Automatically extract candidate data from SOPNs using computers.
See Machine learning to help elections for details of what we're trying to achieve.
So far this library only determines the individual cells that form the table with the candidate information. The idea is that this will form the basis of extracting the individual candidate information from the PDF.
- Python (tested with Python 3.6)
- Poppler
$ virtualenv .
$ source bin/activate
$ pip install -r requirements.txt
# You will need to have installed Poppler already
# Create an XML file with all the text from the PDF. This file contains elements with the coordinates and size of each text block.
# pdf-file.pdf is the SOPN for the election. xml-file.xml is the file that will be created with the text from the PDF.

--- Problems to solve ---
1. Reproduce the part of the text on extracting candidate data from SOPNs starting with "See Machine learning" and going on through "with Python 3.6)".
2. List every shell command that begins with "$" in the text on extracting candidate data from SOPNs.
3. Continue the text on extracting candidate data from SOPNs from the point where it stops.
The records below come from a different source than the text on extracting candidate data from SOPNs.

--- Provided records ---
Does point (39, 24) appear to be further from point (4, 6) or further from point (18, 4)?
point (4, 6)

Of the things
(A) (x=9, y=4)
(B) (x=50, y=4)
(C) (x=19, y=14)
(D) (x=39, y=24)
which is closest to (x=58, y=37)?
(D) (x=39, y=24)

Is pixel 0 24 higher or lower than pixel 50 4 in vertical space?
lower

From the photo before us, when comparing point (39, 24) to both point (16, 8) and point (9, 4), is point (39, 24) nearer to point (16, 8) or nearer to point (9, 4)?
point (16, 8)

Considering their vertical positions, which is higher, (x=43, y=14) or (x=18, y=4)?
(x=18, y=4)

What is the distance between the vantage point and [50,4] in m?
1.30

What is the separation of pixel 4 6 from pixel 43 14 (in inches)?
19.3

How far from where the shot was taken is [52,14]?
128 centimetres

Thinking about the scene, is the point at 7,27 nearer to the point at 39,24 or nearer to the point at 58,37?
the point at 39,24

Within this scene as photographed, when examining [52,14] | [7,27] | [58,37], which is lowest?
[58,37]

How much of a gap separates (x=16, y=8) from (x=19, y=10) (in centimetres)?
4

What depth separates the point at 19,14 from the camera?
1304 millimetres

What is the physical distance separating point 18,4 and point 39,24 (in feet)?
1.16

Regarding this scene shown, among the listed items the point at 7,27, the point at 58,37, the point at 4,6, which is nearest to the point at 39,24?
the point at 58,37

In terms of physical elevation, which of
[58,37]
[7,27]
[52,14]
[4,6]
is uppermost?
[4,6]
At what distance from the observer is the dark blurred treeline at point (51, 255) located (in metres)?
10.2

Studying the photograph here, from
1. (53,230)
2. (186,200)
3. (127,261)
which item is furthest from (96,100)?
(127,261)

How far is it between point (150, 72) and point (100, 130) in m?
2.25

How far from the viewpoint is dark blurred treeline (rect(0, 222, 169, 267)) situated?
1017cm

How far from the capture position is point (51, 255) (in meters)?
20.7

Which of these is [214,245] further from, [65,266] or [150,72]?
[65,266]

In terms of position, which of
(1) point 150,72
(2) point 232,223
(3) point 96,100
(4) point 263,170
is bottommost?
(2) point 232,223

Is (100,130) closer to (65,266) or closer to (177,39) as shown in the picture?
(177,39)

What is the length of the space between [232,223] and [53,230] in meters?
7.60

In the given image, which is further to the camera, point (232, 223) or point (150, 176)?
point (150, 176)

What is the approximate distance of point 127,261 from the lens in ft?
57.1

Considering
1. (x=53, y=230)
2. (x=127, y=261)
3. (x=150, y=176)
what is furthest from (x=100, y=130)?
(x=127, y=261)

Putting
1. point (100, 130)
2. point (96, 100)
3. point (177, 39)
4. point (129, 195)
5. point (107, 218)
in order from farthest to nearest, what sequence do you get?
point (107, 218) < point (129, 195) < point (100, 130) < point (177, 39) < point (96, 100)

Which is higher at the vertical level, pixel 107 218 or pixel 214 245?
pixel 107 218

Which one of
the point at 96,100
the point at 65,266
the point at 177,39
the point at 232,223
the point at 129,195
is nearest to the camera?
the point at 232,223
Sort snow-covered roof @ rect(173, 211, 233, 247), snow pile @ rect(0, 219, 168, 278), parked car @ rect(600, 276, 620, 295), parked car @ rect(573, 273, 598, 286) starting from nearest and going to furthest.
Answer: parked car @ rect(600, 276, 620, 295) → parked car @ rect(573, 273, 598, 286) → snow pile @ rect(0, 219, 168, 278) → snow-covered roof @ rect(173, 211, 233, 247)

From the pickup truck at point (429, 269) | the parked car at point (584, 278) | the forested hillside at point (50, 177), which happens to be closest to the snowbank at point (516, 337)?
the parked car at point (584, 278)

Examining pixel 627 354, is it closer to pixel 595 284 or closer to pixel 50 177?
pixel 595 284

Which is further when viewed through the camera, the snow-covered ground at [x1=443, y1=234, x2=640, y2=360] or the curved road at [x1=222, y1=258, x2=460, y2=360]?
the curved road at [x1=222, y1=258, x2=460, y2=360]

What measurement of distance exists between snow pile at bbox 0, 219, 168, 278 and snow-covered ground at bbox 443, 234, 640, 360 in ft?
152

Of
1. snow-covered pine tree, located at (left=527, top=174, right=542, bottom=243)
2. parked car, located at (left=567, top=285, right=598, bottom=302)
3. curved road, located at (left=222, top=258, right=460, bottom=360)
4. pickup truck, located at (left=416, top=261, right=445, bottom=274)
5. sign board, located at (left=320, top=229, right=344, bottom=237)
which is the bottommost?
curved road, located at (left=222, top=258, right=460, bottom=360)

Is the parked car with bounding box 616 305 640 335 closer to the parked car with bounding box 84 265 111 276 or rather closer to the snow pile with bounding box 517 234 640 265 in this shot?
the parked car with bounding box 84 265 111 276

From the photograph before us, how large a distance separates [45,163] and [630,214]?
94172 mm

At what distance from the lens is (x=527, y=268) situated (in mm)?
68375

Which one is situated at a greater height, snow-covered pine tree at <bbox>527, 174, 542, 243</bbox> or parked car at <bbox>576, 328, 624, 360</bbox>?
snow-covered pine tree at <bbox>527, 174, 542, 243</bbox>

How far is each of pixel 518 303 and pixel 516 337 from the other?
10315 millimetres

...

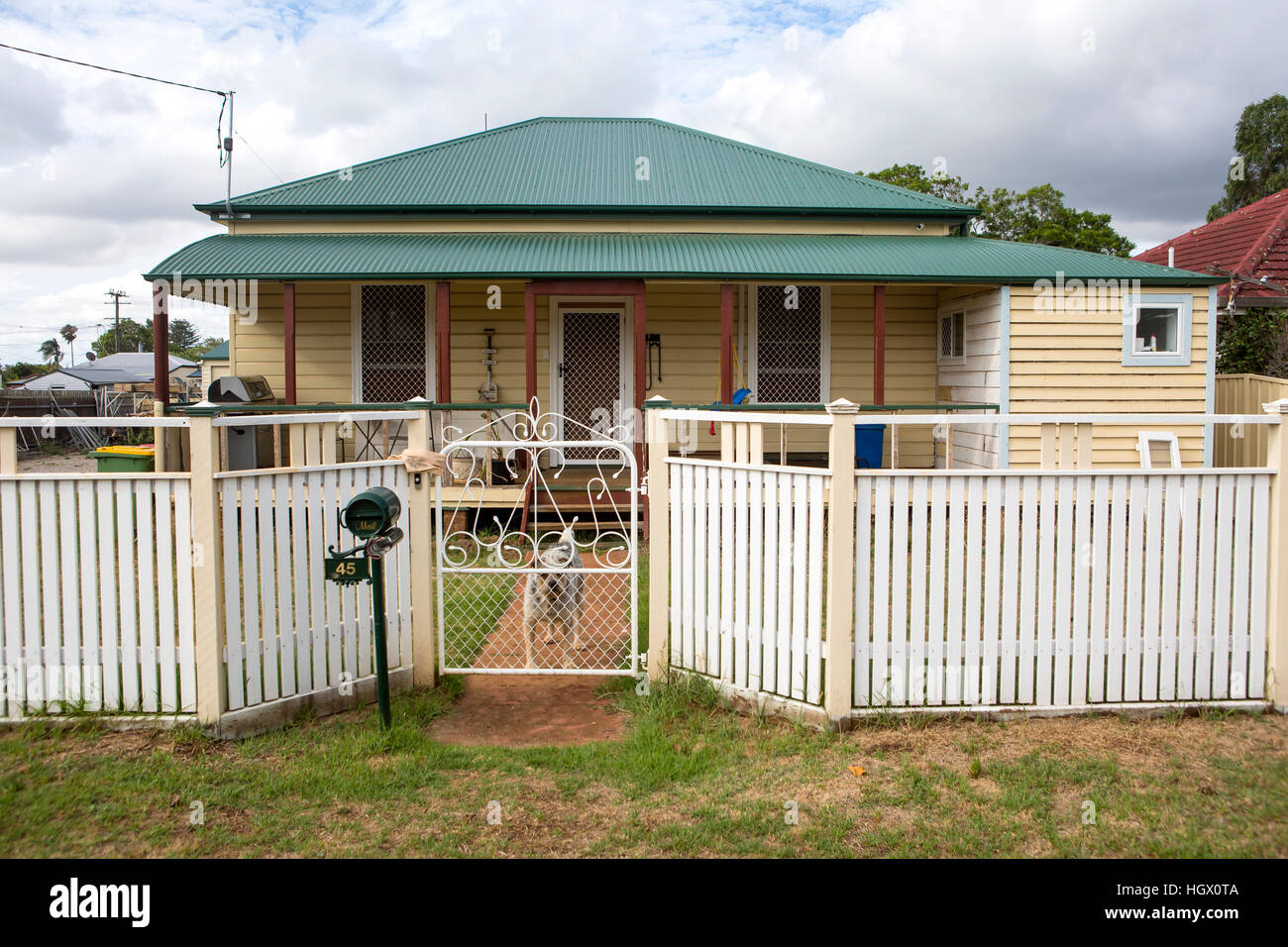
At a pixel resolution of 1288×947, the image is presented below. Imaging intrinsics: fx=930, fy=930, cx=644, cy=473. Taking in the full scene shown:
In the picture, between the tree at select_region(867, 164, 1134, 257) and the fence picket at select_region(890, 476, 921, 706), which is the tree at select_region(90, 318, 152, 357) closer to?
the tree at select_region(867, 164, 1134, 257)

--- Outputs for the tasks ---
1.
See Machine learning to help elections for details of what we're trying to achieve.
So far this library only determines the individual cells that form the table with the candidate information. The idea is that this will form the basis of extracting the individual candidate information from the PDF.
- Python (tested with Python 3.6)

2.
virtualenv .
source bin/activate
pip install -r requirements.txt

3.
$ pdftohtml -c -hidden -xml pdf-file.pdf xml-file.xml
# Generate a PNG image from the PDF so we can work out where the candidate table cells are.
# prefix is some static text that will be prepended to the filename for each PDF page.
# E.g. prefix will create files like prefix-1.png, prefix-2.png
$ pdftoppm -png pdf-file.pdf prefix
$ python table-coords.py png-file.png
This will generate a file with the 'processed' suffix that has overlays for the detected cells. Each detected cell will also have the height, width, and x, and y coordinates so they can be compared against the values in the generated XML file.